The phases usually look like this:
- Prepare, clean financials, metrics pack, IP and contracts, positioning narrative.
- Go to market, approach a curated buyer universe and create competitive tension.
- Negotiate, indicative offers, then a preferred buyer and heads of terms.
- Diligence, financial, legal and technical review.
- Complete, final agreements, escrow, and the transition period begins.
How to prepare as a founder
The businesses that sell well are the ones that prepared 12–24 months ahead. A few priorities:
- Tidy your metrics. Be able to show ARR, NRR, churn cohorts, gross margin and CAC payback cleanly and consistently.
- Secure your IP. Make sure every contractor and employee has signed IP assignment, and resolve any open-source exposure.
- Reduce founder dependence. If the business (its code, its sales, its key relationships) runs through you alone, buyers price that risk in. Build a second tier of leadership.

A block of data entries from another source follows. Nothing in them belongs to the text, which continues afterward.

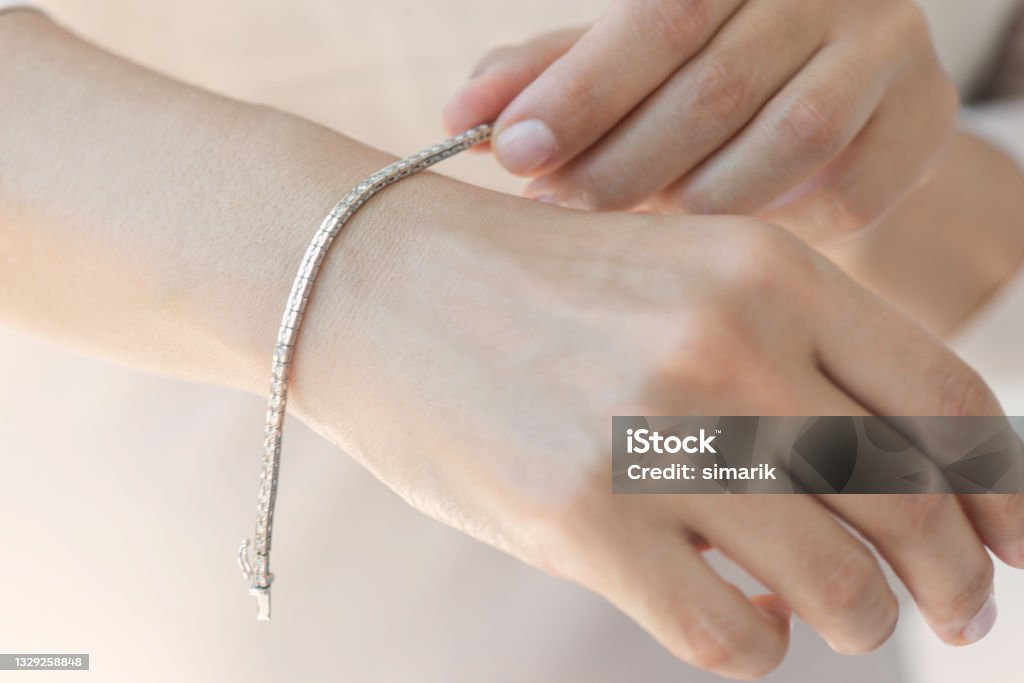 Diamond Bracelet Unrecognizable female is holding a diamond bracelet on her wrist. Bracelet Stock Photo
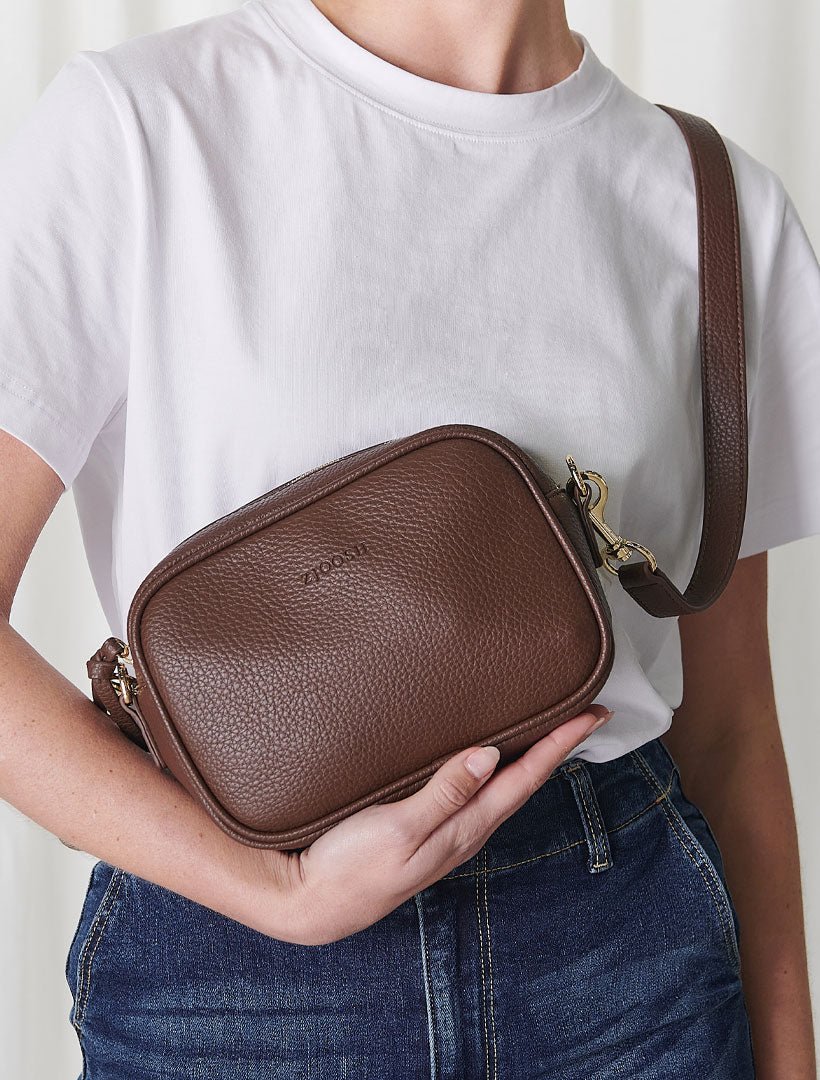 model holding chocolate cross body bag from zjoosh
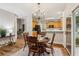 Bright eat-in kitchen area features wood table and chairs with views into the kitchen at 1006 Amberton Ln, Powder Springs, GA 30127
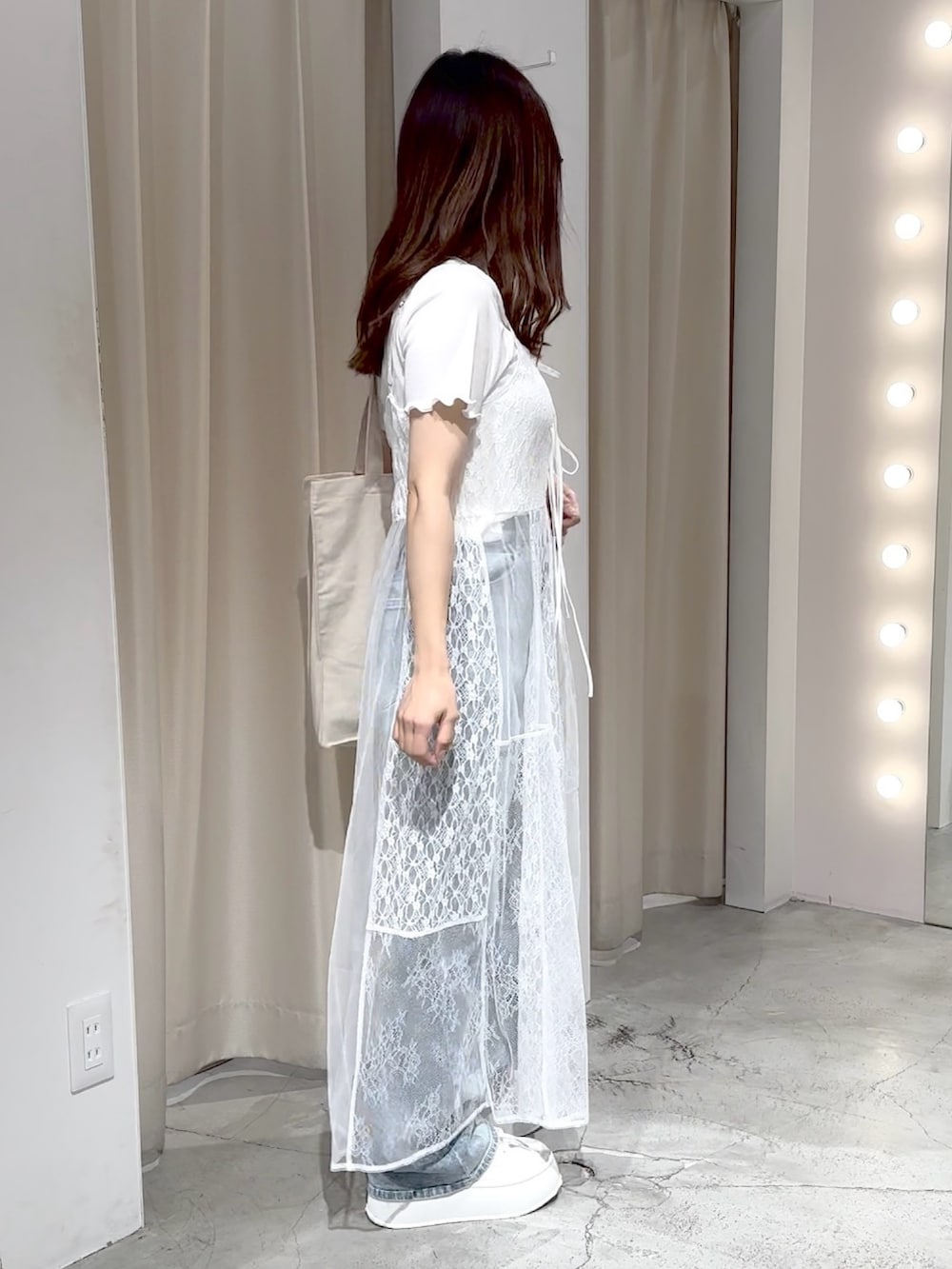 ホワイト系のワンピース、ブルー系のデニムパンツ、ホワイト系のトートバッグを着用したレディースの夏コーディネートの6枚目の写真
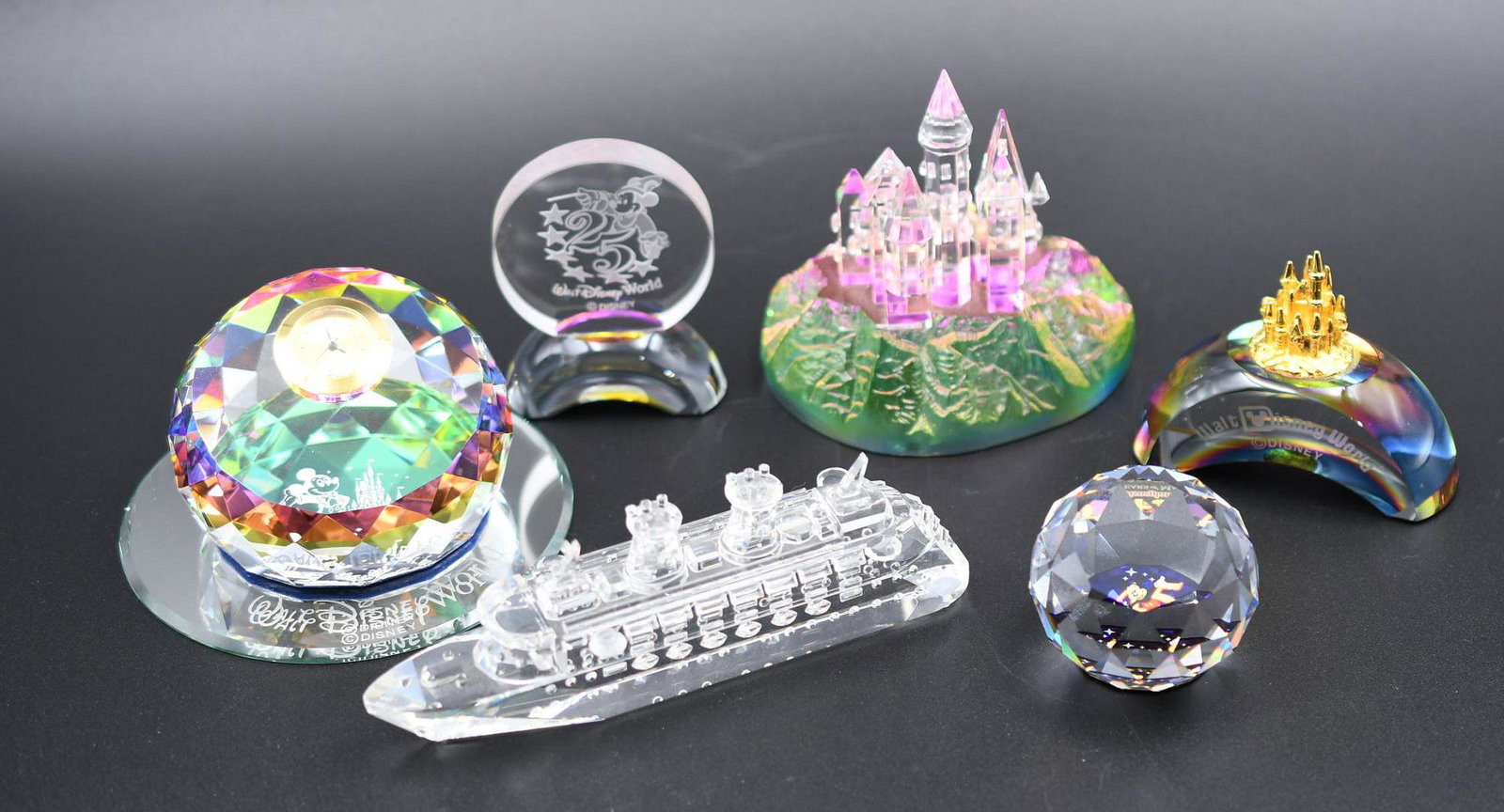 Disney Crystal Glass Souvenirs: 6 items plus mirror include cruise ship, clock, castle on mountain, castle on paperweight, 45th Disneyland celebration paperweight, Disney World 25th. Combined Weight is 2 lbs 12 oz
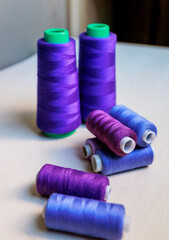 Colorful purple and blue tailoring threads close-up on wooden background.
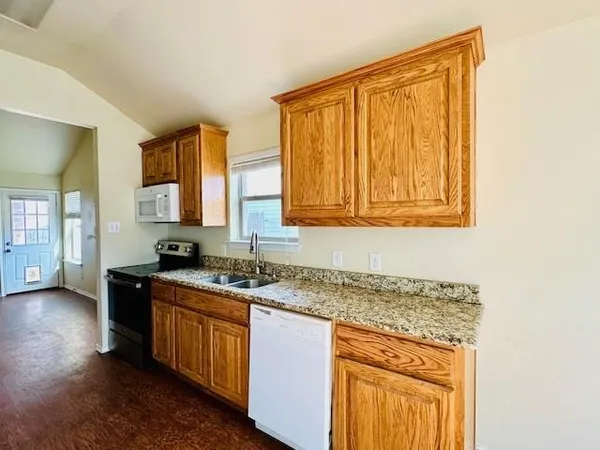 a kitchen with stainless steel appliances granite countertop a sink stove and cabinets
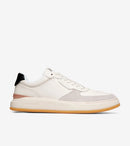 White sneaker with a brown sole on a white background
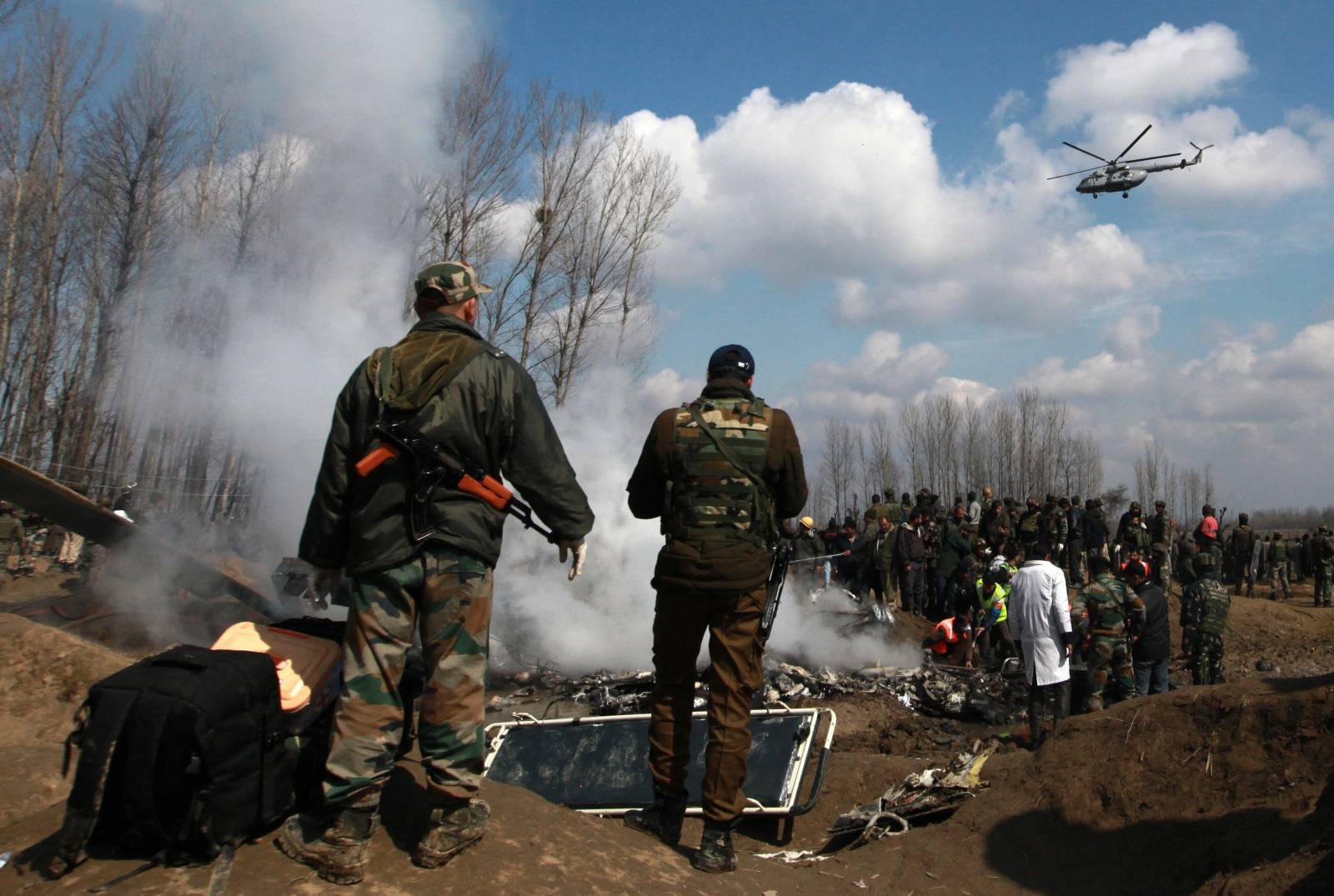 Indian soldiers stand next to the wreckage of Indian Air Force's helicopter after it crashed in Budgam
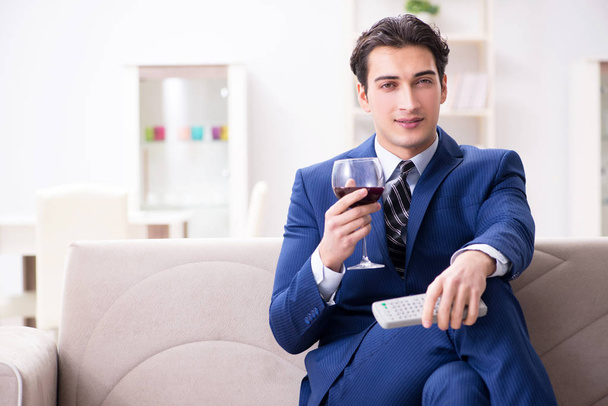 Empresario bebiendo vino sentado en casa - Foto, imagen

- Understand your value early. A professional valuation gives you a realistic anchor and time to close the gaps. Our valuation service is built around exactly this.
Selling a SaaS or technology business in Australia rewards founders who understand the game before they play it. If you'd like a confidential conversation about where your business sits today and what a clean exit could look like, our team works with technology founders across the country, and a good first step is simply understanding your numbers.
Frequently asked questions
How are SaaS businesses valued when you sell?
Most SaaS and recurring-revenue businesses are valued on a multiple of revenue (usually ARR), not EBITDA, because buyers are paying for predictable future income and growth rather than current profit. The multiple is driven by growth rate, net revenue retention, churn, gross margin and scale. Slower-growth, profitable software is sometimes valued on an EBITDA basis instead.
Who buys SaaS and technology businesses in Australia?
There are three main buyer types. Strategic acquirers are larger software companies buying for product, customers or market entry. Private equity platforms and roll-ups buy for recurring cash flow and bolt-on growth. International buyers acquire Australian SaaS for a foothold in the region. Each values your business differently and structures deals in their own way.
How long does it take to sell a SaaS business?
A well-prepared sale process typically runs six to twelve months from going to market to completion. Preparation and getting your data room in order can add two to four months before that. Unprepared businesses, complex IP histories or cross-border deals can push the timeline beyond a year.
What do buyers check in due diligence for a tech business?
Beyond the financials, buyers scrutinise revenue retention and churn cohorts, customer concentration, and the recurring versus services revenue mix. On the technical side they review code quality and tech debt, who legally owns the IP (including contractor IP assignment), security and compliance posture, and how dependent the business is on the founder or a few key people.
Should I keep some equity when I sell my SaaS company?
Often, yes. Many SaaS deals now blend cash at close with rollover equity, an earnout and sometimes a seller note. Rolling some equity lets you share in future upside, a so-called second bite of the apple, and signals confidence to the buyer. The right mix depends on your goals, the buyer and the terms attached.